Flüchtlinge am Alpen-Übergang: Österreich will Militär am Brenner einsetzen

Nach der Schließung der Balkanroute wollen viele Flüchtlinge über den Brenner die Grenze zwischen Österreich und Italien passieren. Der Verteidigungsminister will Militär einsetzen.

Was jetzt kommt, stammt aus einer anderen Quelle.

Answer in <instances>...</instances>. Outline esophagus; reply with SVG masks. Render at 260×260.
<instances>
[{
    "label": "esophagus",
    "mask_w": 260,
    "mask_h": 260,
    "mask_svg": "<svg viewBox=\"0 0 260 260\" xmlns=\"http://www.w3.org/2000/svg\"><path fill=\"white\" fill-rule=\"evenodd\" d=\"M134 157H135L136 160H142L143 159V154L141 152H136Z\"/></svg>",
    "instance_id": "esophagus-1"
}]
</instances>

Nach der von Österreich ausgehenden Schließung der Balkanroute verlagert sich der Andrang der Migranten nach Italien – und damit zum Brenner. Der wichtigste Alpen-Übergang wird so für Flüchtlinge und Migranten zum möglichen Tor Richtung Norden. Im ersten Quartal kamen 18.234 in Italien an, die meisten von Libyen aus über das Mittelmeer. Das waren 80 Prozent mehr als im ersten Quartal 2015, die meisten kamen laut dem Flüchtlingshilfswerk der Vereinten Nationen aus afrikanischen Ländern. Die Regierung in Rom rechnet für heuer mit 270.000 Ankommenden.
Auf diese Situation bereitet sich die österreichische Regierung intensiv vor, seit sie im Januar eine Obergrenze für Asylbewerber im eigenen Land festgelegt hat und nur diese nach Deutschland durchlässt. Nachdem in der Folge auch Mazedonien seine Grenze für Flüchtlinge und Migranten schloss, sind die Ankünfte zuletzt auf wenige hundert pro Woche zurück gegangen. Trotzdem sollen sie noch weiter reduziert werden: Von den 37.500 neu akzeptierten Asylsuchenden in diesem Jahr ist mehr als die Hälfte schon im Lande.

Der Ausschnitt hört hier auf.